Grow to Live: Why Constant Improvement is Necessary
bruce lee growth improvement martial arts warrior spirit
I have recently attained a lot of the fitness goals I set for myself when I started taking my training seriously. I wanted to be able to snatch my bodyweight, deadlift more than twice my bodyweight, do a standing backflip and some other basic tumbling moves, run a fast quarter mile, run a marathon, be able to do CrossFit WODs at the Rx’d weights, and do a few handstand pushups. I’m still working on the one arm pushup and a few other things, but I’m pretty satisfied with where I am now.
Now that I can do these things, I found that my motivation to keep training waned a bit. Getting to this point cost me a lot. I suffered a lot of injuries, stressed out about schedules, consistency and performance, and missed out on a lot of social opportunities because I was either too tired or couldn’t eat the food/drink. It was not easy.
And the question that kept floating around in my head was: is it all worth it? Should I keep this up?
At first, I didn’t really think it was worth it. I could maintain my current level of fitness without too much additional effort. Continued improvement would come at a high price, and I wasn’t sure I wanted to pay that price. Why keep trying to improve if I’m happy with where I am now?

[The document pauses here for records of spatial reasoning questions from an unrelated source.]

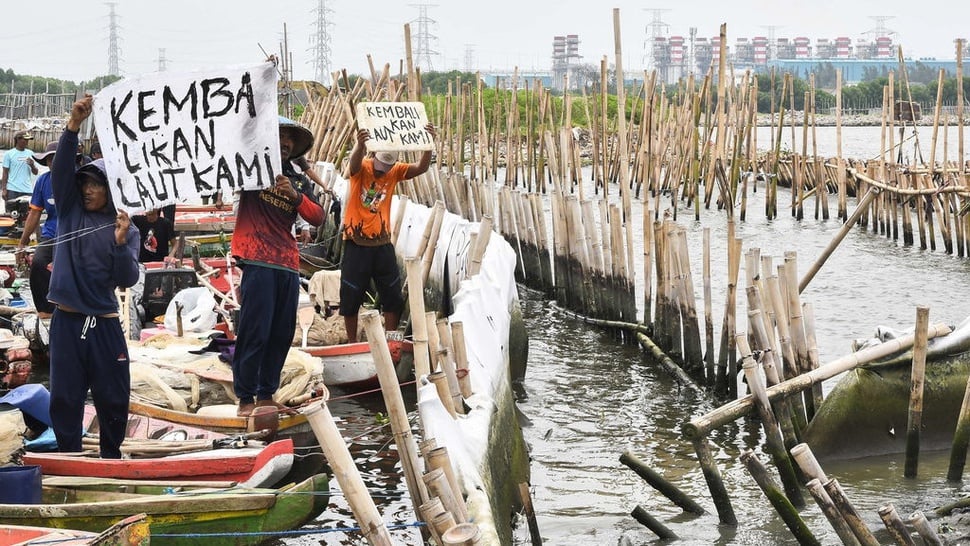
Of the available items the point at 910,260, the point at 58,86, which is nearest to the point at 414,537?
the point at 910,260

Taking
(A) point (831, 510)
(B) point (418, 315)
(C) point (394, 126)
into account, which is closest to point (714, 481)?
(A) point (831, 510)

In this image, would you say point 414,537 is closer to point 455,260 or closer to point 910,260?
point 455,260

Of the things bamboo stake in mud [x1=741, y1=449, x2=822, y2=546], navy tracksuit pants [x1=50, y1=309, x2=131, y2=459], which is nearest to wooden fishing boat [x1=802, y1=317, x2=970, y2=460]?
bamboo stake in mud [x1=741, y1=449, x2=822, y2=546]

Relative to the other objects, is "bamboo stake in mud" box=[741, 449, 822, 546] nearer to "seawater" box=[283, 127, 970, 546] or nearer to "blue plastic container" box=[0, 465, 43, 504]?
"seawater" box=[283, 127, 970, 546]

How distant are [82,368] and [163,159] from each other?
1.17 metres

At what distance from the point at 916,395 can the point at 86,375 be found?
473cm

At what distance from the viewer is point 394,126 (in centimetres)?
952

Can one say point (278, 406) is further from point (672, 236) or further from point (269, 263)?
point (672, 236)

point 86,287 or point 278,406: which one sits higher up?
point 86,287

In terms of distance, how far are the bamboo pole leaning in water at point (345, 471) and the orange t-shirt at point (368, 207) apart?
16.8 ft

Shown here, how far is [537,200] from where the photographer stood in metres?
14.2

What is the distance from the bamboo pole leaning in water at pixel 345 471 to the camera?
402 cm

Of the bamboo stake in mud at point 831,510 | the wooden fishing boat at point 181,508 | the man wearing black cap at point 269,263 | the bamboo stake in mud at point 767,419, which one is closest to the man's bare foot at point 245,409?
the man wearing black cap at point 269,263

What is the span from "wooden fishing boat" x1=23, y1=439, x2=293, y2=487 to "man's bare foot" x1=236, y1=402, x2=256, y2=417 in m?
0.77
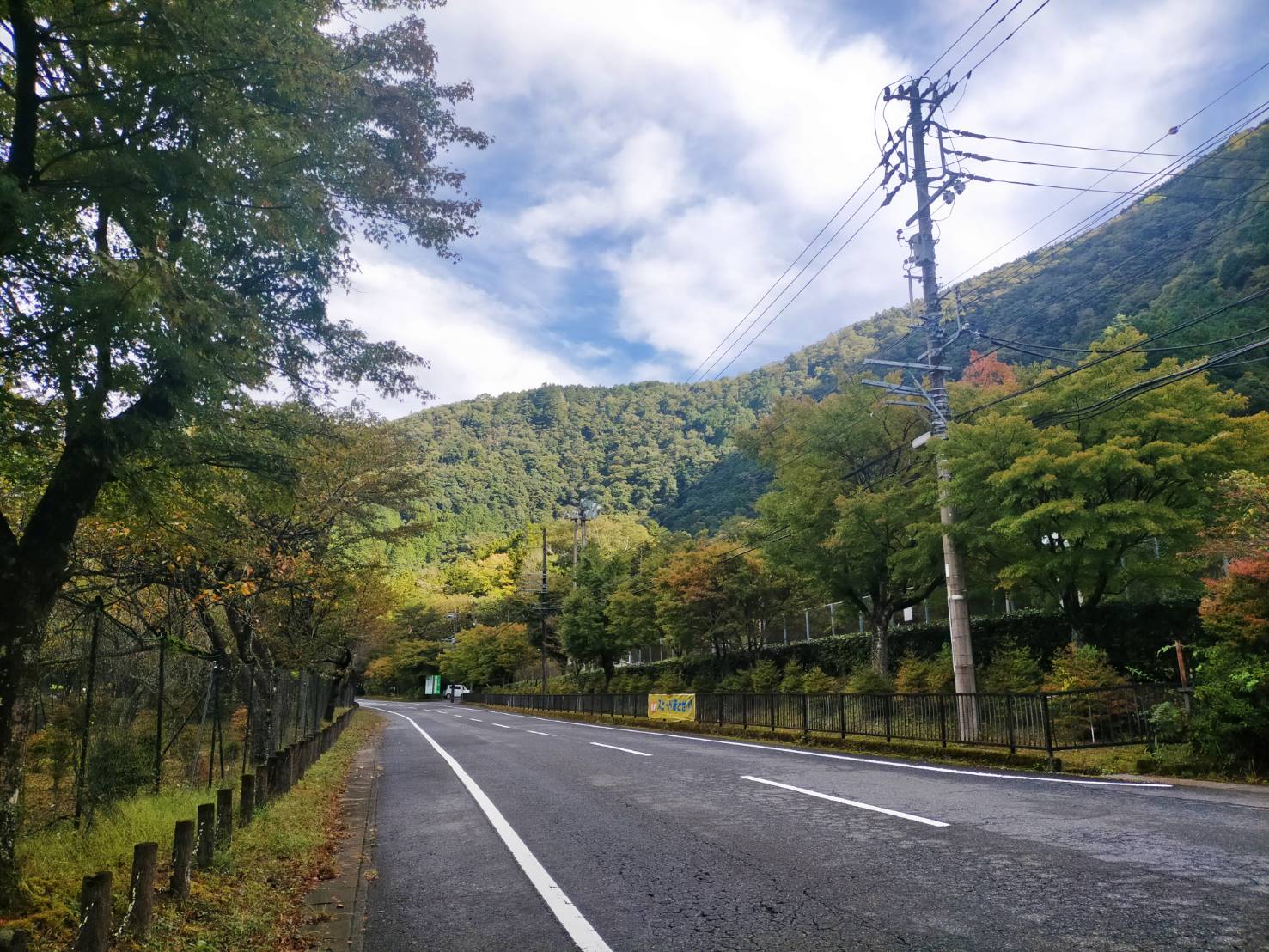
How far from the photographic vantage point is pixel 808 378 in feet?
207

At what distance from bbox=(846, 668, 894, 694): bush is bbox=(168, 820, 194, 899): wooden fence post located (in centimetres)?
2014

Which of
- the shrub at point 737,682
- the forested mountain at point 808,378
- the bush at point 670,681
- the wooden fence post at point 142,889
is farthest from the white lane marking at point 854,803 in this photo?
the bush at point 670,681

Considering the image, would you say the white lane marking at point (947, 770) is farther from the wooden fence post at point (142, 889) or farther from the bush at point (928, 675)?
the wooden fence post at point (142, 889)

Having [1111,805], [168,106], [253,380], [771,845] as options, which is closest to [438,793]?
[771,845]

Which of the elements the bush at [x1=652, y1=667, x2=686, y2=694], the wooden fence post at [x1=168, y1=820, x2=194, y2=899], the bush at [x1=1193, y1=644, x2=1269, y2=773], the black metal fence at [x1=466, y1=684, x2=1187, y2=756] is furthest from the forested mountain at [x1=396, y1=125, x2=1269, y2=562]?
the bush at [x1=652, y1=667, x2=686, y2=694]

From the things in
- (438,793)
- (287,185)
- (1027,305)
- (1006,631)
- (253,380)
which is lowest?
(438,793)

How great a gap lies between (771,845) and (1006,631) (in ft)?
65.1

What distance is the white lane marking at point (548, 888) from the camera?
14.6ft

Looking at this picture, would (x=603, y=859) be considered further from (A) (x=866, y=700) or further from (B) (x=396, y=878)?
(A) (x=866, y=700)

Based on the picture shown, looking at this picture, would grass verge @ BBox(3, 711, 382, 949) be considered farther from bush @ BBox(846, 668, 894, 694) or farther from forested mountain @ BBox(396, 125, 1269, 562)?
bush @ BBox(846, 668, 894, 694)

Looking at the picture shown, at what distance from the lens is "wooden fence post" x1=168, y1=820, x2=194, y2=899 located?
15.9ft

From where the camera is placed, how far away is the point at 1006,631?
23.6m

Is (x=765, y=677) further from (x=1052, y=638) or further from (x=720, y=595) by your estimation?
(x=1052, y=638)

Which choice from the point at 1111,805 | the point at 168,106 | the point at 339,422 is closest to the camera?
the point at 168,106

The only answer that came to mind was simply because I can. If there’s room for improvement, I should fill it. For a few weeks, that wasn’t really good enough. I was tired and I needed something more concrete.
That nagging insistence that I keep improving wouldn’t go away. Maintaining felt like giving up, even though I could do everything I wanted or needed to. Was I supposed to try to keep getting better forever? Would I never be able to just enjoy myself and accept myself as I am?
The answer to the first question turned out to be, yes; I am supposed to try to keep getting better forever. The answer to the second question is no; I must learn to accept myself as I am, even as I push to grow and improve.
I felt like a waste of space if I wasn’t growing. Staying the same wasn’t good enough. I felt that I had an obligation to be the best I could be. To honor my good fortune in being born, I had the responsibility to make the most of my self and my life.
This attitude — honoring the fortune of my existence — is inspired by a Buddhist outlook on being grateful for what you have. If what I have is potential, the best way to be grateful for it is to develop it.
Bruce Lee’s outlook is interesting because it suggests that failure to grow is worse than death; it is better to risk being killed in an attempt to grow and improve. Stagnating may not be literal death, but it is death of the spirit, and ultimately leads to a long, slow process of decay that simply starts the process of decomposition before you’re put in the ground.
Life is growth. Death is stagnation.